You know what goes into a box of cake batter: flour, seasoning, sweetener, and baking powder. You know what goes into a 40-pound sack of concrete mix: gravel, sand, and cement. Did you ever wonder how the ingredients in a box of cake mix or a sack of cement mix are so well-blended when you open them? The same kind of tool is responsible for both, a device that is used to blend a great many substances to make them perfectly consistent. It is called a ribbon blender.
What Does a Ribbon Blender Make?
These machines are tremendously versatile. They come in a large variety of sizes with many different uses. Pharmaceutical companies employ them to compound medicines. Ribbon blenders mix the powdered food items in every grocery store. The largest of these machines is the ribbon mixer that is used to make construction materials such as stucco, concrete, plastics, and paint.
How Did It Get That Name?
The ribbon in a ribbon blender is not made of cloth but typically is a stainless steel blade. The blending element looks like several thin strips that circle a central shaft like ribbons around a maypole. The ribbon functions in such a way that the combined mix flows repeatedly through the container, which is shaped like the letter U. This allows the material being blended to circulate while eliminating air pockets that would allow clustering of certain ingredients. This mixing method also compensates for the different temperatures and textures of the combined substances.
Is Size the Only Real Difference Among Ribbon Blenders?
These machines actually vary quite a bit based upon the materials they mix. Often, manufacturers custom design blenders to suit the needs of a particular company or industry. Numerous scientific papers have reported on studies conducted to test the precision of these machines in achieving perfect blending.

RECORD EXCERPTS –
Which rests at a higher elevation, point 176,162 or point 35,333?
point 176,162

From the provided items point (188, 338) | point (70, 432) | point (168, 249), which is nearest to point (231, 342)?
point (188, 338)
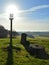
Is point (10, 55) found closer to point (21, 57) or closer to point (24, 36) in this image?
point (21, 57)

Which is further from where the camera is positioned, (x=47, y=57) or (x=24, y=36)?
(x=24, y=36)

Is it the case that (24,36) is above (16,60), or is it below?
above

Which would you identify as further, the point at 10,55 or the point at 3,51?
the point at 3,51

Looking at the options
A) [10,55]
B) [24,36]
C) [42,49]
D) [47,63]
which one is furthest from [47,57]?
[24,36]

LIST OF TASKS –
[1] Please write out the ribbon blender text from "These machines are" to "Get That Name?", word for word.
[2] Name every construction material that the ribbon blender text says the largest ribbon mixer is used to make.
[3] Decide whether each statement agrees with the ribbon blender text: (a) The ribbon in a ribbon blender is typically made of cloth. (b) The container of a ribbon blender is shaped like the letter U. (c) Manufacturers often custom design blenders for a particular company or industry.

SOLUTIONS BY TASK –
[1]
These machines are tremendously versatile. They come in a large variety of sizes with many different uses. Pharmaceutical companies employ them to compound medicines. Ribbon blenders mix the powdered food items in every grocery store. The largest of these machines is the ribbon mixer that is used to make construction materials such as stucco, concrete, plastics, and paint.
How Did It Get That Name?

[2] Stucco, concrete, plastics, and paint.

[3]
(a) No: "The ribbon in a ribbon blender is not made of cloth but typically is a stainless steel blade."
(b) Yes: "the container, which is shaped like the letter U"
(c) Yes: "Often, manufacturers custom design blenders to suit the needs of a particular company or industry."